Hasta caer, guiado noche a noche

Por un instinto ciego,

Allí, frente a la casa de Gonzalo,

Donde hasta el alba permanece yerto.

De la casa del jefe

Tendido junto al cerco,

¡Cuántas noches lloraron su rocío

De aquel charrúa sobre el cuerpo enfermo!
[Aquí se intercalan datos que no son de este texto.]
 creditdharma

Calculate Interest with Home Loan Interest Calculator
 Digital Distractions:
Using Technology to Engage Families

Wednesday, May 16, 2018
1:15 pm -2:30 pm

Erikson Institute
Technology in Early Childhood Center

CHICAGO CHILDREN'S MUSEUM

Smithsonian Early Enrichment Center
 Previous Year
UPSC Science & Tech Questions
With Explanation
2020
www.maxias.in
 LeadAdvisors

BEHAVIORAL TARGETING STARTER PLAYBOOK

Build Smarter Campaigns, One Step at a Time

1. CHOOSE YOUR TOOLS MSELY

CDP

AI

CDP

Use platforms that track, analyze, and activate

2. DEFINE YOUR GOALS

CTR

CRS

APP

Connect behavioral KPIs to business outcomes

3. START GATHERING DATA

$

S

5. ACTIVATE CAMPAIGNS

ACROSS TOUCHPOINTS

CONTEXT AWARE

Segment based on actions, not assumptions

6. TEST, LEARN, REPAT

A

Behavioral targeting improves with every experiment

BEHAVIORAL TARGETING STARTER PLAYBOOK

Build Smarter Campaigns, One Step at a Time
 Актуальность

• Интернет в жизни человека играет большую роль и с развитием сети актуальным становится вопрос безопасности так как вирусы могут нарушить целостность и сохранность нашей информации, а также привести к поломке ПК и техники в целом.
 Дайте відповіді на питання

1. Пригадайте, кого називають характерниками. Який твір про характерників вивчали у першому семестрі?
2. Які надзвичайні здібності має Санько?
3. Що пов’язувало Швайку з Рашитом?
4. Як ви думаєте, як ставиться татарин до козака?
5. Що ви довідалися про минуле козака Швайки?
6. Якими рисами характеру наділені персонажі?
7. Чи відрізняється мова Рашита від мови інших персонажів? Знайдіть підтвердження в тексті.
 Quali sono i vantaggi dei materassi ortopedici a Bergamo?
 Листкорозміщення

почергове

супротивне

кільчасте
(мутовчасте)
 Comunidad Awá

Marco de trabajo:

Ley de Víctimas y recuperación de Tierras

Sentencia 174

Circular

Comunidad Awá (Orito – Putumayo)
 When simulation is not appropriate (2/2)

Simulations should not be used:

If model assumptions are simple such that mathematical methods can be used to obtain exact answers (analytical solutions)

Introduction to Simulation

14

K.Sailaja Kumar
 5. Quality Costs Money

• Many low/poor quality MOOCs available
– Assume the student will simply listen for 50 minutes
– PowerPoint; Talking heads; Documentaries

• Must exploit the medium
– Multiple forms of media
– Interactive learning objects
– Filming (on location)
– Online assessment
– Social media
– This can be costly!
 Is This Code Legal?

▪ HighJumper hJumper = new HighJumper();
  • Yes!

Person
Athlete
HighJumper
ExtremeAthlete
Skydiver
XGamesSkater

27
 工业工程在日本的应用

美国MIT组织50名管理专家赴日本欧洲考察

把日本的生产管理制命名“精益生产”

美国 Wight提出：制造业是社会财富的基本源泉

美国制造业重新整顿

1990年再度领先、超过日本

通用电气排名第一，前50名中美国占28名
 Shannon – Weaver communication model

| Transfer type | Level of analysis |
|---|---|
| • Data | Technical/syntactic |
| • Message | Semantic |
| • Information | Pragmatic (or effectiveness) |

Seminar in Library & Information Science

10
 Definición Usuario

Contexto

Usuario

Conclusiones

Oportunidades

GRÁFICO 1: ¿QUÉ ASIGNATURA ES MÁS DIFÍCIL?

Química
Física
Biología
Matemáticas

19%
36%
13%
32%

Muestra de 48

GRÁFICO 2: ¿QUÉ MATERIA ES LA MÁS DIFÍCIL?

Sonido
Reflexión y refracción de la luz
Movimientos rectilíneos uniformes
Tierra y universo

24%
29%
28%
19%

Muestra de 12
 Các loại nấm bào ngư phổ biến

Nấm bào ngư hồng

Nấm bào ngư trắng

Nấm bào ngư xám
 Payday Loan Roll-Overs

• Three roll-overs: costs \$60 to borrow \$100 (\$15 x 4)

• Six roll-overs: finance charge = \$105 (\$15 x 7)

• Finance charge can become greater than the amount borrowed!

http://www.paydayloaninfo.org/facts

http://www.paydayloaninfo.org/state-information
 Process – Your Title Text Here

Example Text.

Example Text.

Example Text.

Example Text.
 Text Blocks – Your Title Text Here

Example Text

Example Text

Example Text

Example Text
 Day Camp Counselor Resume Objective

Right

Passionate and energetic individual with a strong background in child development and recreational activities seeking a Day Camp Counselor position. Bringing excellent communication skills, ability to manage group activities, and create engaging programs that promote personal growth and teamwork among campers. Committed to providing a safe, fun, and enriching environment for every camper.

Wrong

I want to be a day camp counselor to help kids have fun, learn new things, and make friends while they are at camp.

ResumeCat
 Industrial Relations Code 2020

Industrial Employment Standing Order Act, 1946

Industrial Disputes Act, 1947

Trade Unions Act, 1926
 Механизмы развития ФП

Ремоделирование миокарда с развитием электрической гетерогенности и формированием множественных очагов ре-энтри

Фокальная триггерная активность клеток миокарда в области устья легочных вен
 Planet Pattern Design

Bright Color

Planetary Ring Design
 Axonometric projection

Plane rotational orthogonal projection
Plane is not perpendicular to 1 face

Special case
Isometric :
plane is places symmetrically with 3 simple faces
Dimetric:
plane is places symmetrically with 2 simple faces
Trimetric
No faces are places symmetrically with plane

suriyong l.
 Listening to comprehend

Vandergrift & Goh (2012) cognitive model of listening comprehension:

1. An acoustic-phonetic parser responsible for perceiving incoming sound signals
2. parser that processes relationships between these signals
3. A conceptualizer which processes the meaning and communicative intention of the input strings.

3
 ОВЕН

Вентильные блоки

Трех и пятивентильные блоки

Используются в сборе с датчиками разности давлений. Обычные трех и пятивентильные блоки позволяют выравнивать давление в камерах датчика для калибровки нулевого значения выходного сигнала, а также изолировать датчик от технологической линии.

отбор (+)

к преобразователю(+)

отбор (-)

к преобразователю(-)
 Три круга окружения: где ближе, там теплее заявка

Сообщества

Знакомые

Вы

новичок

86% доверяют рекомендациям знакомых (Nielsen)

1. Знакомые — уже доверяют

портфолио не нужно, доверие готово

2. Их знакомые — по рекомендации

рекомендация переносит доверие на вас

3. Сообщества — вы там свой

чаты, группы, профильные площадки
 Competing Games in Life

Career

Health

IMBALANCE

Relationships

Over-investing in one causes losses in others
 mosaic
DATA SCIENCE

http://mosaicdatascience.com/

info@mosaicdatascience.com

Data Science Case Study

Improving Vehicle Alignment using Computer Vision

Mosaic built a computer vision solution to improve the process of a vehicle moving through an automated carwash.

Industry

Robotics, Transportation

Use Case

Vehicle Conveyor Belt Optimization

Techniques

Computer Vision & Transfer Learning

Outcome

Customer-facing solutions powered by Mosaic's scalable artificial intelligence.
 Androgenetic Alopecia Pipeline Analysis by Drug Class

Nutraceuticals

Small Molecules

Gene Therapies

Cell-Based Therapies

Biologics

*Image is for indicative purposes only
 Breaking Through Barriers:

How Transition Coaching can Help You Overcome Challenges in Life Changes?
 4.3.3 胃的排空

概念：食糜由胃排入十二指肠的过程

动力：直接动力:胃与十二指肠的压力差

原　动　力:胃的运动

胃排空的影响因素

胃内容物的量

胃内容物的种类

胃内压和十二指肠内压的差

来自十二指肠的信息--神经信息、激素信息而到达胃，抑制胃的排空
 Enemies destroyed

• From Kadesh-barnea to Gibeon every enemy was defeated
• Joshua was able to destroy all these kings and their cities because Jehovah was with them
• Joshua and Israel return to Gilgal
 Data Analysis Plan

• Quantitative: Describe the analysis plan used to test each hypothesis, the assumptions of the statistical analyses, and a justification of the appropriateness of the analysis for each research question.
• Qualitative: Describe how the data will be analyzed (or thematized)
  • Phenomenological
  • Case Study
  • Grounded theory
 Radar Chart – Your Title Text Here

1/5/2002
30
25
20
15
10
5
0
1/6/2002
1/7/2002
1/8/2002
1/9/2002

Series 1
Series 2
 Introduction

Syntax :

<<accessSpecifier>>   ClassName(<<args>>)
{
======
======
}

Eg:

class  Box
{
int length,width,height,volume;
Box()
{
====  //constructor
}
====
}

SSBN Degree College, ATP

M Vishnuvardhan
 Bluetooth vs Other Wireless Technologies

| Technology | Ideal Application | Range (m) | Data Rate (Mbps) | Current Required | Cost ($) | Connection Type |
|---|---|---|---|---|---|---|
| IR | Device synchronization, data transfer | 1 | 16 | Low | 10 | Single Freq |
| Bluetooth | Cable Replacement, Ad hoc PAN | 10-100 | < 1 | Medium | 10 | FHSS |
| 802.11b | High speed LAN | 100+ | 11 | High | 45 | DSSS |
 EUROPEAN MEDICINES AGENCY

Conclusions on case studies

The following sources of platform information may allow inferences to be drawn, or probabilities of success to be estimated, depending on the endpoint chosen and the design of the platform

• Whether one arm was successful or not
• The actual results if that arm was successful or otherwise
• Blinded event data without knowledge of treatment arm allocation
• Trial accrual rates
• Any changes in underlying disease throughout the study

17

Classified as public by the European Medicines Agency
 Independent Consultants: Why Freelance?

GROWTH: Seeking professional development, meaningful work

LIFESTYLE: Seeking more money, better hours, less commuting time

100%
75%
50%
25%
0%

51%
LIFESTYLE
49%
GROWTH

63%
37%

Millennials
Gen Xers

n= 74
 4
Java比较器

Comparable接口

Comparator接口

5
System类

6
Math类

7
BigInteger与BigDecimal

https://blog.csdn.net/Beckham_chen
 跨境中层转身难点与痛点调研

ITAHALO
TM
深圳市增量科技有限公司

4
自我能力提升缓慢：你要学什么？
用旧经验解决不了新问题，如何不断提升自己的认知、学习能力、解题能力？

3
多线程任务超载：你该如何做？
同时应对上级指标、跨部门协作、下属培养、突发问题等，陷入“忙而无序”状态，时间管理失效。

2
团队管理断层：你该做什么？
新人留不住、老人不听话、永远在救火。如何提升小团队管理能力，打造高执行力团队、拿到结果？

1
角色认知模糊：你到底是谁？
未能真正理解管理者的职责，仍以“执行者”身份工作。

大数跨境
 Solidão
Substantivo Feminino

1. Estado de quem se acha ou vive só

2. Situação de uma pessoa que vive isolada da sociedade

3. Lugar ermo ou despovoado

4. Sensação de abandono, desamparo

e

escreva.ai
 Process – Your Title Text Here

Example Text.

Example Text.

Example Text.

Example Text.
Allí el ñacurutú lo contemplaba

Con sus ojos de fuego,

Y hasta tocarlo con las negras alas,

Se acercaba volando el teru-tero.

Allí el aire del río

Penetraba en sus huesos,

Y la luz de la luna lo miraba

Con amor impotente desde el cielo.

Allí estaba la noche

En que oyó el Padre Esteban su lamento,

Y al verse sorprendido, huyó sin rumbo,

Sobrecogido de un pavor intenso.

De su amor imposible,

De su desconocido sentimiento

Huía ante la sombra, que sentía

Correr tras él, asida a sus cabellos;

Las carnes erizadas,

Temblorosos y rígidos los miembros,

Dilatadas y ardientes las pupilas,

Corría tropezando y sin aliento.

Las sombras de los árboles

Que la luna trazaba sobre el suelo;

Las zarzas que sus pies ensangrentados

Mordían, al romperse con estrépito;

Los ladridos agudos

De los perros despiertos;

Las aves que, a su paso, levantaban

De aquí y de allá su sonoroso vuelo;

Todo atronaba el exaltado oído,

Todo enconaba el vértigo

De Tabaré el charrúa, que seguía

Su carrera sin rumbo y sin objeto.

VII

Los soldados que el golpe concertaron,

A su paso febril se interpusieron,

Sus picas y arcabuces asestando

A su desnudo pecho.

Los encendidos ojos dilatados

Clavó el salvaje en ellos,

Escondido en la sombra proyectada

Por un grupo de ceibos.

La fiebre comprimía su cabeza

Con sus dedos de acero,

Y un temblor convulsivo sacudía

Sus ateridos miembros.

—¡Hablanos!

—¡Di quién eres

Los soldados a voces le dijeron,

Sin tener más respuesta que un rugido

No articulado y fiero.

—¡Dale tú con la lanza,

Veremos si habla; hiérelo!

Y por si fuere espíritu maligno,

El signo de la cruz haz en el hierro.

—Cuida que no te esquive,

Porque mucho me temo

Que nos haga cegar. Este fantasma

Al irse o estallar puede ofendernos.

—No, no tiene bastante

Potestad para eso.

¿No ves que está temblando? ¿No lo sientes?

¡Herir con brío! ¡No tenerle miedo!

… … … … … … … … … … … …

Cual tigre acorralado,

Volvía el indio su mirar de fuego,

Todo el furor salvaje

Sintiendo en su alma y en sus duros nervios;

Y el asta de la lanza

Dirigida a su pecho,

Crujió y saltó en pedazos, estrujada

Con fuerza prodigiosa entre sus dedos.

Aunque el asombro embarga a los soldados,

No vacilan por ello

Y con creciente ardor, sus alabardas

Asestan al fantasma con empeño.

El indio, sacudido por la fiebre,

Siente que ya su cuerpo

Vá a desplomarse, pues sus piernas trémulas

Se doblan a su peso,

Cuando, a espaldas del grupo de soldados,

Clamó una voz cansada ¡Deteneos!

Y con la frente cana descubierta

Se vio llegar jadeante al misionero.

Se abrió paso entre el grupo,

Tendió al indio los brazos y éste, al verlo,

Se aferró a su sayal, dobló la frente,

Y en tierra dio con su extenuado cuerpo.

VIII

Del seno de una nube,

Sus desflocadas orlas encendiendo,

Salió la luna que alumbró piadosa

La yerta faz del infeliz enfermo.

—¡Tabaré!, prorrumpieron los soldados.

—¡El indio de los ceibos!

—¡El indio loco!

—¡El de los ojos claros!

¡El fantasma del cuento!

… … … … … … … … … … … …

El monje la cabeza

Del indio reclinó sobre su pecho.

¡Los soldados entonces se engañaban

Al creer que el indio aquel no era un espectro!